On savait déjà que les Nicolas Sarkozy-Carla Bruni Sarkozy avaient passé les fêtes à Marrakech, chez « notre ami » le roi du Maroc. Le Canard enchaîné nous apprend aujourd’hui que les Michèle Alliot-Marie-Patrick Ollier ont réveillonné en Tunisie, chez « notre (ancien) ami » Ben Ali. On ne reprochera donc pas à nos dirigeants de pratiquer l’arabophobie. On ne sait pas s’ils aiment vraiment les Arabes mais ils adorent visiblement le soleil et les palaces maghrébins.
Que notre ministre des Affaires Etrangères et son compagnon (qui est, on ne le sait pas toujours et on se demande bien pourquoi, ministre des Relations avec le Parlement) aient célébré la nouvelle année chez Ben Ali aux frais d’un oligarque de ce régime corrompu qui leur a offert l’avion privé, le gite et le couvert nous explique enfin l’inexplicable.
Avec beaucoup de naïveté, nous avions été scandalisés que Michèle Alliot-Marie ait, le 11 janvier, l’odieuse imbécilité de proposer à Ben Ali de lui envoyer des CRS pour mâter « la Révolution de jasmin » alors que les foules de contestataires envahissaient les rues tunisiennes et qu’on dénombrait déjà plusieurs dizaines de morts.
Oubliant qu’elle n’était plus ministre de l’Intérieur et ignorant sans doute qu’elle était devenue ministre des Affaires Etrangères, Alliot-Marie avait offert à Ben Ali « le savoir-faire » (sic !) de nos policiers en matière de maintien de l’ordre et de répression. C’était à la fois scandaleux et absurde. Scandaleux, parce que si la France a un ultime reste de petit poids sur la scène internationale c’est parce que certains lui attribuent encore l’image du « pays des Droits de l’Homme » (image bien détériorée, il faut le dire, depuis quelques années). Absurde, parce que le régime de Ben Ali était déjà condamné et que Madame Ben Ali faisait déjà ses valises avec ses lingots.

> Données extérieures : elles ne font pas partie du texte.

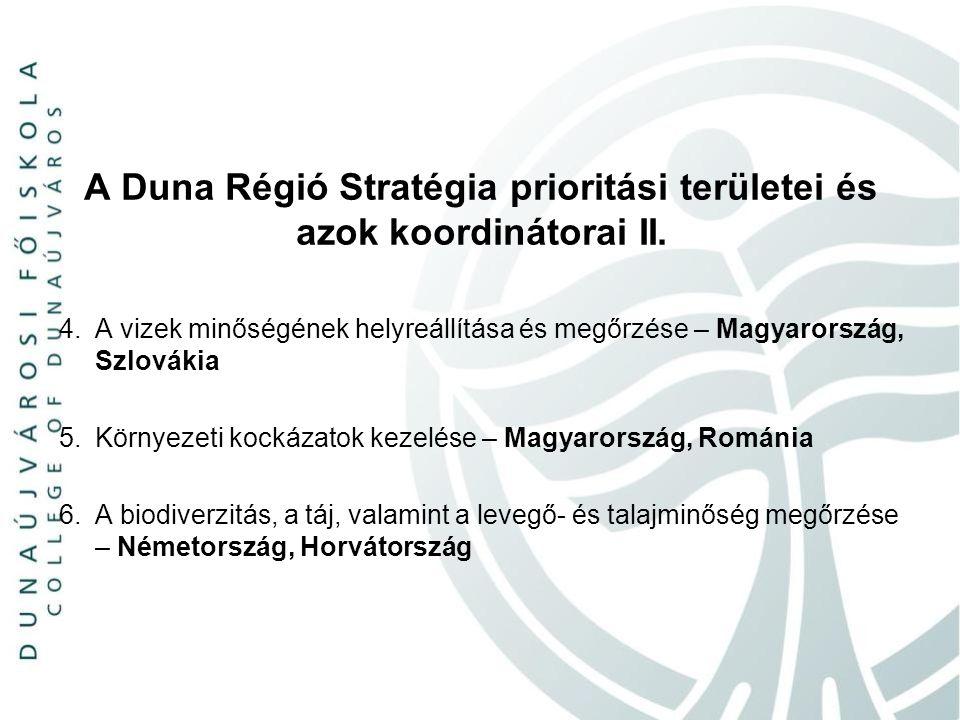 A Duna Régió Stratégia prioritási területei és azok koordinátorai II. 4. A vizek minőségének helyreállítása és megőrzése – Magyarország, Szlovákia 5.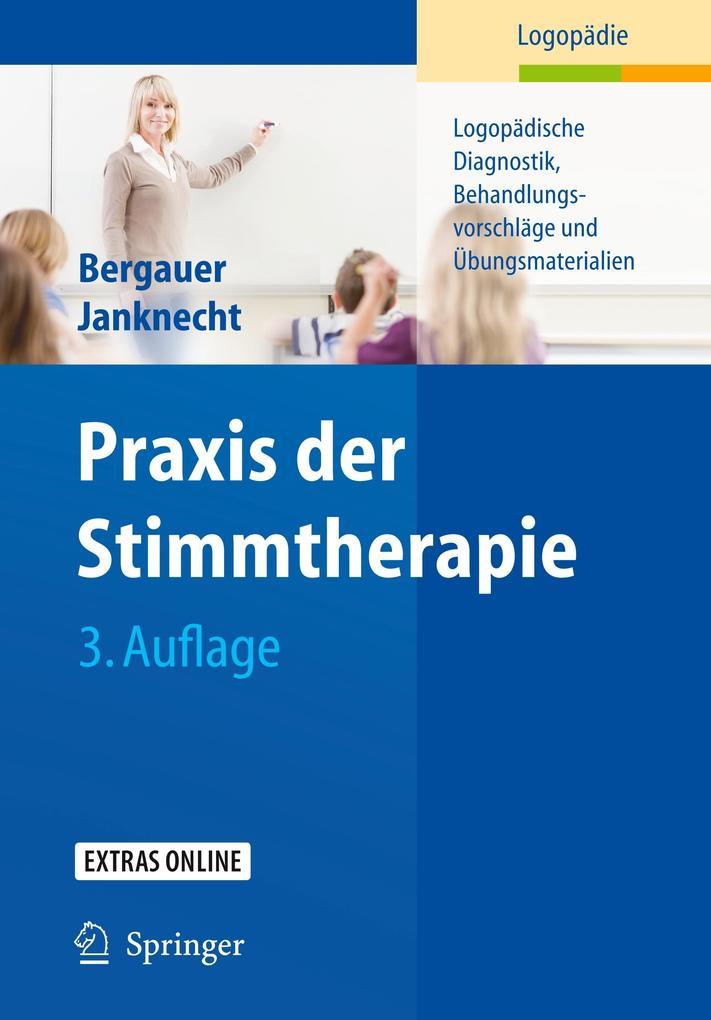 Praxis der Stimmtherapie als Buch von Ute G. Bergauer, Susanne Janknecht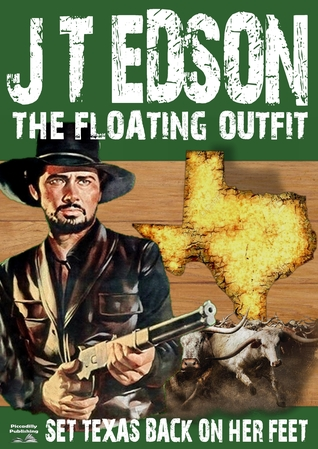 [PDF] [EPUB] Set Texas Back On Her Feet (A Floating Outfit Western Book 6) Download by J.T. Edson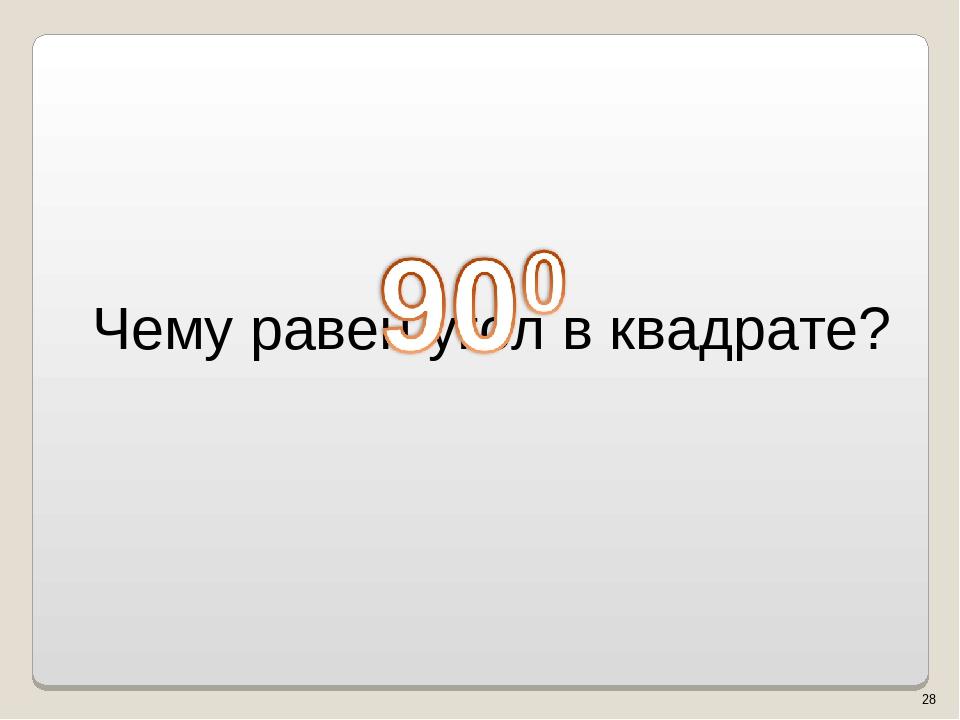 Чему равен угол в квадрате? * Власенко Юлия Сергеевна МОУ ООШ № 5 г. Качканар...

Mais on ignorait que Michèle Alliot-Marie et sa famille venaient de se goberger à Tabarka aux frais de Aziz Miled un milliardaire propriétaire, notamment, d’une compagnie aérienne et d’une chaîne de palaces et principal associé de Belhassen Trabelsi, beau-frère de Ben Ali. C’était donc la moindre des choses qu’elle dise merci. D’habitude, dans ces cas-là, on envoie une boite de chocolats. Elle, elle voulait envoyer trois compagnies de CRS.

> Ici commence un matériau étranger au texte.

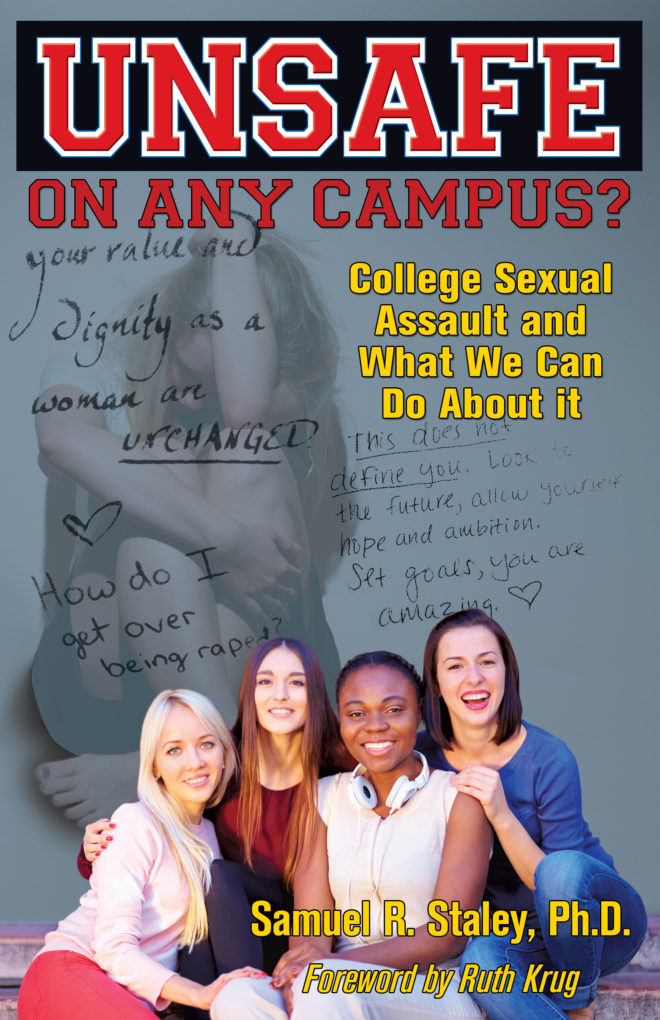 https://www.amazon.com/Unsafe-Campus-College-Sexual-Assault/dp/1940869757/ref=sr_1_fkmr0_1?ie=UTF8&qid=1473209046&sr=8-1-fkmr0&keywords=sam+staley+unsafe+on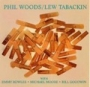 Phil Woods /Lew Tabackin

On peut, d’abord, s’étonner que nos dirigeants, toutes couleurs confondues, aient ainsi pris l’habitude d’aller se dorer au soleil dans des pays incertains et aux régimes contestés. Même si ces régimes vont, bien sûr, leur réserver un accueil royal, ici, dictatorial, là. A croire que l’idée de « se compromettre » n’a plus aucune signification pour eux. Comme s’ils en avaient trop pris l’habitude.
Ensuite, ce qui est stupéfiant dans le cas de Michèle Alliot-Marie c’est qu’on découvre ainsi que notre ministre des Affaires Etrangères ne lit ni la presse, ni les agences, ni même les dépêches diplomatiques que lui envoient nos ambassades.

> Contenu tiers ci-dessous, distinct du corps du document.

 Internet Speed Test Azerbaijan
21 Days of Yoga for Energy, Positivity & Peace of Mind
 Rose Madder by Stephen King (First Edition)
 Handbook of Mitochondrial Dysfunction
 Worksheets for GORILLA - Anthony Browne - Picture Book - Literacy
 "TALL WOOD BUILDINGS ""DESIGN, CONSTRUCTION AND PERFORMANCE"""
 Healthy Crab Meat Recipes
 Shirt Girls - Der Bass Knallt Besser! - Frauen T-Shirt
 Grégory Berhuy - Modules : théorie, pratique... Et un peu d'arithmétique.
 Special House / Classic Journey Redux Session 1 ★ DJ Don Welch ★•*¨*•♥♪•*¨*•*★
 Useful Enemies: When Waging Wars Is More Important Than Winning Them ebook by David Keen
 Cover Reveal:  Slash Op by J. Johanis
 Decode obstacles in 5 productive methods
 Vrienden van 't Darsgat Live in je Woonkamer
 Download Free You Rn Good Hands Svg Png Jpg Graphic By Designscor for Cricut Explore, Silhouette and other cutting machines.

La Révolution de jasmin a commencé le 15 décembre. Dès le 20, certains Français de Tunisie évacuaient le pays. Michèle Alliot-Marie, Patrick Ollier et leurs gosses partaient pour Tunis le 26 décembre. Comme si de rien n’était ! Au courant de rien, notre ministre des Affaires étrangères ! En tous les cas, ce n’étaient pas quelques manifestations de pouilleux qui allaient lui gâcher ses vacances !
Aujourd’hui, le cabinet d’Alliot-Marie nous affirme qu’Aziz Miled ne faisait pas partie du « clan Ben Ali », qu’il était même une sorte d’opposant au régime. Si la Suisse vient de bloquer tous ses comptes, comme ceux de la famille Ben Ali, c’est évidemment par erreur…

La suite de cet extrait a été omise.